• **REQUIRED WORK**
#1 List every person the book review mentions by name.
#2 Rewrite the book review from "I exaggerate, of" to "prime third-base-line seat.", swapping "professors" for "historians".

- Sunday, April 1, 2018

A SEASON IN THE SUN: THE RISE OF MICKEY MANTLE

By Randy Roberts and Johnny Smith

Basic Books, $28, 304 pages

A joyful fringe benefit of baseball fandom is memories of games past. And reading this book took me back to my first major league games the summer of 1956, as a young soldier stationed in Baltimore.

A slugger named Mickey Mantle, of the New York Yankees, was terrorizing American League pitchers while delighting fans nationwide who felt they were witnessing the emergence of “the new Babe Ruth.”

One evening at the old Memorial Stadium in Baltimore, an Oriole pitcher served up a fast ball to the muscular Mr. Mantle’s liking. CRACK! The ball vanished over the left field wall and seemed destined to come to earth somewhere near the city limits of Bethesda.

I exaggerate, of course, but such is the privilege of a fan who worships the national pastime. And anyone who loves the sport will find hours of undiluted joy in one of the best books on baseball — or any other sport — that I have encountered.

In addition to being astute fans, the authors are also professors — Randy Roberts at Purdue University, and Johnny Smith at Georgia Tech. Their intensive research is backed by brisk writing that lets this reader sense he was sitting in a prime third-base-line seat.

Mickey Mantle was born in 1931 in Commerce, Oklahoma, a town built around a lead mine. Both his grandfather and father played on sandlot teams, and Mickey spent of his boyhood with a “two-bit bat” in hand, first hitting tennis balls thrown by his father, then baseballs.

While still in his teens, “Mick” was diagnosed with a bone disease, osteomyelitis, often referred to as “cancer of the bone.” He spent months on crutches. But recovery permitted him to enter the Yankee farm system in 1949 for $400 for a partial season plus a signing bonus of 1949.

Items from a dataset
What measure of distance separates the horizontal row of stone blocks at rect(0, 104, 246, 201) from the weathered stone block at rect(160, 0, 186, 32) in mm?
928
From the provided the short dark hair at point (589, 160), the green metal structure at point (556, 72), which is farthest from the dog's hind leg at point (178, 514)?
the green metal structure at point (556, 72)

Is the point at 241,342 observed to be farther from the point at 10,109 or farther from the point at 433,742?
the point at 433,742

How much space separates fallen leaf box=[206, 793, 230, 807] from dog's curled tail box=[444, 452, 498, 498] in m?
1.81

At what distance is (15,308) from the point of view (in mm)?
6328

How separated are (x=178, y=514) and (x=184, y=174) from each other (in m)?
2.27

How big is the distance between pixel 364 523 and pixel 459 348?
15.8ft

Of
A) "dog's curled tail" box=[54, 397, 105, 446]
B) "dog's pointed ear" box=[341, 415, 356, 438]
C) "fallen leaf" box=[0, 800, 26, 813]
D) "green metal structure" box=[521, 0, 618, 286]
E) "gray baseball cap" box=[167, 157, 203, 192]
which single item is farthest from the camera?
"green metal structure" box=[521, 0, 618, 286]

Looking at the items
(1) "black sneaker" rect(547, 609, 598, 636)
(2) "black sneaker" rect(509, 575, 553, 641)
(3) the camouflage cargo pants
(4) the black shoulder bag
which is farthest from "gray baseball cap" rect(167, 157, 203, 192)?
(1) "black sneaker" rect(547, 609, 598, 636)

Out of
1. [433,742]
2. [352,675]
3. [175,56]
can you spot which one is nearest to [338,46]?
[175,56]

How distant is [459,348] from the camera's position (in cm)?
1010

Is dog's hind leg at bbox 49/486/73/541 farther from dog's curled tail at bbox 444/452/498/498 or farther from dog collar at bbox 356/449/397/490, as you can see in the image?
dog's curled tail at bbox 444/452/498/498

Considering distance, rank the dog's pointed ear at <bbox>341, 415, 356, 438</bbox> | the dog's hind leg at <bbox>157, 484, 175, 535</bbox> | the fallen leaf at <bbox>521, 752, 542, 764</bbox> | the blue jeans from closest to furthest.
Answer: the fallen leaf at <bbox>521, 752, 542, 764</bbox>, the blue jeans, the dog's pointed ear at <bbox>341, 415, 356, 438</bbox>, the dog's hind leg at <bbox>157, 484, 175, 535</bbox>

---

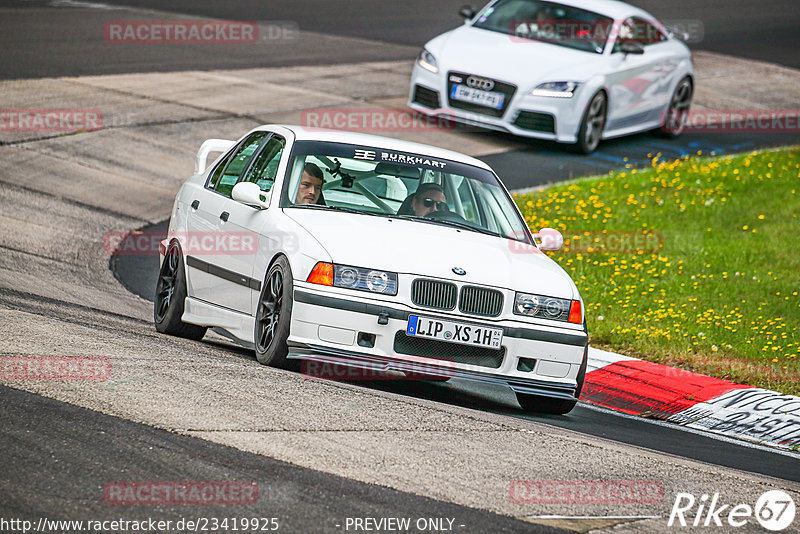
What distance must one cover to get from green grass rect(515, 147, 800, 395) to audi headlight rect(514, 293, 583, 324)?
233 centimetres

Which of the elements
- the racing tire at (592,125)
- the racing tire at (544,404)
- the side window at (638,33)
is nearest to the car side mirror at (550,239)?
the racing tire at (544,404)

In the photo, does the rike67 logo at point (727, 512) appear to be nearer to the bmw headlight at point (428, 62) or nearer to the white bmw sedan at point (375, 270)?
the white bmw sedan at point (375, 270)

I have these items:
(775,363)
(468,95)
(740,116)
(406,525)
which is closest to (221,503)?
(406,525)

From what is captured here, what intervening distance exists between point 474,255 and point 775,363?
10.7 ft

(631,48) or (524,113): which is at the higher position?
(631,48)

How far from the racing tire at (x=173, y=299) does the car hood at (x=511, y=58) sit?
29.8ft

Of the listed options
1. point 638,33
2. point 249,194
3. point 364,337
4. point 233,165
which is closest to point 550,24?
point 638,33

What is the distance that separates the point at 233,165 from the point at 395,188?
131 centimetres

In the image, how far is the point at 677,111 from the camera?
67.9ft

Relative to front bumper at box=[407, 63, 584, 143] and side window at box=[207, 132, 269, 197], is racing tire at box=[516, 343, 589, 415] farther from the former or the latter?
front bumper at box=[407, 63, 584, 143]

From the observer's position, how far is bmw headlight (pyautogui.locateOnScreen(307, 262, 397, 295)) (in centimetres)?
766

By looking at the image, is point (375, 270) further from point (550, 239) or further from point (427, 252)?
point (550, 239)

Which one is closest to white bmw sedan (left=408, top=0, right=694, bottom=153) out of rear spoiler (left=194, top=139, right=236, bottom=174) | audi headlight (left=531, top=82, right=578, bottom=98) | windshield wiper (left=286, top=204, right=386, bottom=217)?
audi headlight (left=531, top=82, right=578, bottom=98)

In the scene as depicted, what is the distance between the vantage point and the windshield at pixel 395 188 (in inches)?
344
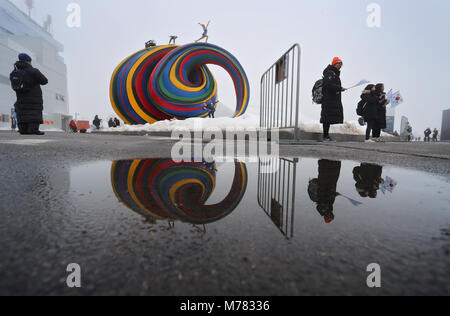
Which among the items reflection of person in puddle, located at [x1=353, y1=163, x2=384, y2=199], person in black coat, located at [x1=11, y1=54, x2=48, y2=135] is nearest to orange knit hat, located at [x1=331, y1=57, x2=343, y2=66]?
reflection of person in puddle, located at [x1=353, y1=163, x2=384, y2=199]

• **ANSWER SECTION**
#1 Randy Roberts, Johnny Smith, Mickey Mantle, Babe Ruth

#2
I exaggerate, of course, but such is the privilege of a fan who worships the national pastime. And anyone who loves the sport will find hours of undiluted joy in one of the best books on baseball — or any other sport — that I have encountered.

In addition to being astute fans, the authors are also historians — Randy Roberts at Purdue University, and Johnny Smith at Georgia Tech. Their intensive research is backed by brisk writing that lets this reader sense he was sitting in a prime third-base-line seat.